To answer that, we need to understand what AI is – not in the technical sense, but the social sense. In her book Atlas of AI, Kate Crawford argues that "AI is neither artificial nor intelligent. Rather, artificial intelligence is both embodied and material, made from natural resources, fuel, human labor, infrastructures, logistics, histories, and classifications". In other words, AI is not this mysterious system sitting in the "cloud", but a human-made system that is influenced by the social and political forces of our society. Furthermore, Crawford claims that in the process of collecting data, it is often stripped away from its original context. The data then is given a new meaning in the classification process, which can reinforce biases and other historical influences.

Looking at "AI art" from this perspective strips away some of its magic. It raises questions about how the millions of images used to train DALL-E 2 were chosen. Which images were not chosen? How where they classified? Which biases were taken into account?
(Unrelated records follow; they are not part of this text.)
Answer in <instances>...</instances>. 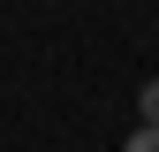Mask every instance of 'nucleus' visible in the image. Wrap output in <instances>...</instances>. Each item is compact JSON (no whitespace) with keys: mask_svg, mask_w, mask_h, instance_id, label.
<instances>
[{"mask_svg":"<svg viewBox=\"0 0 159 152\" xmlns=\"http://www.w3.org/2000/svg\"><path fill=\"white\" fill-rule=\"evenodd\" d=\"M121 152H159V129H152V122H136L129 137H121Z\"/></svg>","mask_w":159,"mask_h":152,"instance_id":"nucleus-1","label":"nucleus"},{"mask_svg":"<svg viewBox=\"0 0 159 152\" xmlns=\"http://www.w3.org/2000/svg\"><path fill=\"white\" fill-rule=\"evenodd\" d=\"M136 114H144V122L159 129V76H152V84H144V91H136Z\"/></svg>","mask_w":159,"mask_h":152,"instance_id":"nucleus-2","label":"nucleus"}]
</instances>
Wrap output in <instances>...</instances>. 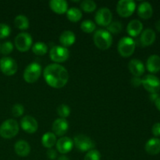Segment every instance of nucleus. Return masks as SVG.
<instances>
[{
  "instance_id": "nucleus-2",
  "label": "nucleus",
  "mask_w": 160,
  "mask_h": 160,
  "mask_svg": "<svg viewBox=\"0 0 160 160\" xmlns=\"http://www.w3.org/2000/svg\"><path fill=\"white\" fill-rule=\"evenodd\" d=\"M93 41L97 48L101 50H107L112 44V34L105 29H98L95 32Z\"/></svg>"
},
{
  "instance_id": "nucleus-10",
  "label": "nucleus",
  "mask_w": 160,
  "mask_h": 160,
  "mask_svg": "<svg viewBox=\"0 0 160 160\" xmlns=\"http://www.w3.org/2000/svg\"><path fill=\"white\" fill-rule=\"evenodd\" d=\"M136 9V3L133 0H120L117 5V13L122 17H129L134 13Z\"/></svg>"
},
{
  "instance_id": "nucleus-5",
  "label": "nucleus",
  "mask_w": 160,
  "mask_h": 160,
  "mask_svg": "<svg viewBox=\"0 0 160 160\" xmlns=\"http://www.w3.org/2000/svg\"><path fill=\"white\" fill-rule=\"evenodd\" d=\"M42 67L39 63L33 62L28 65L23 72V79L28 84L35 83L42 75Z\"/></svg>"
},
{
  "instance_id": "nucleus-26",
  "label": "nucleus",
  "mask_w": 160,
  "mask_h": 160,
  "mask_svg": "<svg viewBox=\"0 0 160 160\" xmlns=\"http://www.w3.org/2000/svg\"><path fill=\"white\" fill-rule=\"evenodd\" d=\"M67 13V17L70 21L76 23V22L80 21L83 17L82 12L80 9L77 7H72L68 9Z\"/></svg>"
},
{
  "instance_id": "nucleus-19",
  "label": "nucleus",
  "mask_w": 160,
  "mask_h": 160,
  "mask_svg": "<svg viewBox=\"0 0 160 160\" xmlns=\"http://www.w3.org/2000/svg\"><path fill=\"white\" fill-rule=\"evenodd\" d=\"M14 150L17 156L20 157H27L31 152V146L26 141L19 140L15 143Z\"/></svg>"
},
{
  "instance_id": "nucleus-17",
  "label": "nucleus",
  "mask_w": 160,
  "mask_h": 160,
  "mask_svg": "<svg viewBox=\"0 0 160 160\" xmlns=\"http://www.w3.org/2000/svg\"><path fill=\"white\" fill-rule=\"evenodd\" d=\"M128 34L131 37H137L143 31V23L139 20H132L127 27Z\"/></svg>"
},
{
  "instance_id": "nucleus-32",
  "label": "nucleus",
  "mask_w": 160,
  "mask_h": 160,
  "mask_svg": "<svg viewBox=\"0 0 160 160\" xmlns=\"http://www.w3.org/2000/svg\"><path fill=\"white\" fill-rule=\"evenodd\" d=\"M122 28V23L119 21H114L112 22L109 26L107 27V31L112 34H119V33L121 32Z\"/></svg>"
},
{
  "instance_id": "nucleus-14",
  "label": "nucleus",
  "mask_w": 160,
  "mask_h": 160,
  "mask_svg": "<svg viewBox=\"0 0 160 160\" xmlns=\"http://www.w3.org/2000/svg\"><path fill=\"white\" fill-rule=\"evenodd\" d=\"M56 150L59 153L65 155L69 153L73 147V141L69 137H62L57 140L56 144Z\"/></svg>"
},
{
  "instance_id": "nucleus-16",
  "label": "nucleus",
  "mask_w": 160,
  "mask_h": 160,
  "mask_svg": "<svg viewBox=\"0 0 160 160\" xmlns=\"http://www.w3.org/2000/svg\"><path fill=\"white\" fill-rule=\"evenodd\" d=\"M128 69L129 71L134 75V77L140 78L144 74L145 70V65L141 60L138 59H133L128 63Z\"/></svg>"
},
{
  "instance_id": "nucleus-11",
  "label": "nucleus",
  "mask_w": 160,
  "mask_h": 160,
  "mask_svg": "<svg viewBox=\"0 0 160 160\" xmlns=\"http://www.w3.org/2000/svg\"><path fill=\"white\" fill-rule=\"evenodd\" d=\"M0 70L6 76H12L17 73L18 66L15 59L9 56L0 59Z\"/></svg>"
},
{
  "instance_id": "nucleus-38",
  "label": "nucleus",
  "mask_w": 160,
  "mask_h": 160,
  "mask_svg": "<svg viewBox=\"0 0 160 160\" xmlns=\"http://www.w3.org/2000/svg\"><path fill=\"white\" fill-rule=\"evenodd\" d=\"M152 132L155 137H159L160 136V123H156L152 128Z\"/></svg>"
},
{
  "instance_id": "nucleus-6",
  "label": "nucleus",
  "mask_w": 160,
  "mask_h": 160,
  "mask_svg": "<svg viewBox=\"0 0 160 160\" xmlns=\"http://www.w3.org/2000/svg\"><path fill=\"white\" fill-rule=\"evenodd\" d=\"M73 145L79 151L86 152L95 148V142L88 136L84 134H78L73 138Z\"/></svg>"
},
{
  "instance_id": "nucleus-21",
  "label": "nucleus",
  "mask_w": 160,
  "mask_h": 160,
  "mask_svg": "<svg viewBox=\"0 0 160 160\" xmlns=\"http://www.w3.org/2000/svg\"><path fill=\"white\" fill-rule=\"evenodd\" d=\"M156 32L151 28H147L144 30L141 34L140 41L143 46H149L152 45L156 41Z\"/></svg>"
},
{
  "instance_id": "nucleus-33",
  "label": "nucleus",
  "mask_w": 160,
  "mask_h": 160,
  "mask_svg": "<svg viewBox=\"0 0 160 160\" xmlns=\"http://www.w3.org/2000/svg\"><path fill=\"white\" fill-rule=\"evenodd\" d=\"M84 160H101V153L94 148L86 153Z\"/></svg>"
},
{
  "instance_id": "nucleus-12",
  "label": "nucleus",
  "mask_w": 160,
  "mask_h": 160,
  "mask_svg": "<svg viewBox=\"0 0 160 160\" xmlns=\"http://www.w3.org/2000/svg\"><path fill=\"white\" fill-rule=\"evenodd\" d=\"M95 20L97 24L101 27H108L112 20V13L109 9L106 7L101 8L96 12Z\"/></svg>"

What do the images that AI systems produce really represent?

Is it real?

The medium of AI-generated photos will never generate "real" images, but so do human-taken images. In her 1977 text, In Plato's Cave, Susan Sontag addressed this question of "realness" in photography and stated that "photographs are as much an interpretation of the world as paintings and drawings are." That is because, she explains, in capturing photographs, the photographer frames the world, leaving most of the image outside the camera's lens.

Using Sontag's logic, one might argue that synthetic media (with AI-generated images included) drives humans even further away from reality, as it blends millions "of interpretations of realities" into something entirely out of context. I, however, believe it is not the case. Instead, synthetic media presents a new kind of realness – one that does not come from the observation and interpretation of a single artist but a collection of all the data used to create it and the influence of those who classify it.

The image of the raccoon playing the banjo on a boat is all the images that were chosen to train DALL-E 2. It is the representation of all the images that did not make it. It portrays the way the people at Open AI classified the data.

If our online communication is fragmented and lacks context, so does the data used for AI art.

If our society is prone to biases, so does how we classify images.


If anything, this raccoon conveys meaningful messages about our culture in a more real way than many other art forms.



References:

  1. https://openai.com/dall-e-2/

  2. Roose, Kevin. An A.I.-Generated Picture Won an Art Prize. Artists Aren’t Happy. New York Times, 2022.

  3. Crawford, Kate. Atlas of AI. Yale University Press, 2021.

  4. Sontag, Susan. On Photography. New York: Delta Books, 1977, pp. 3-24.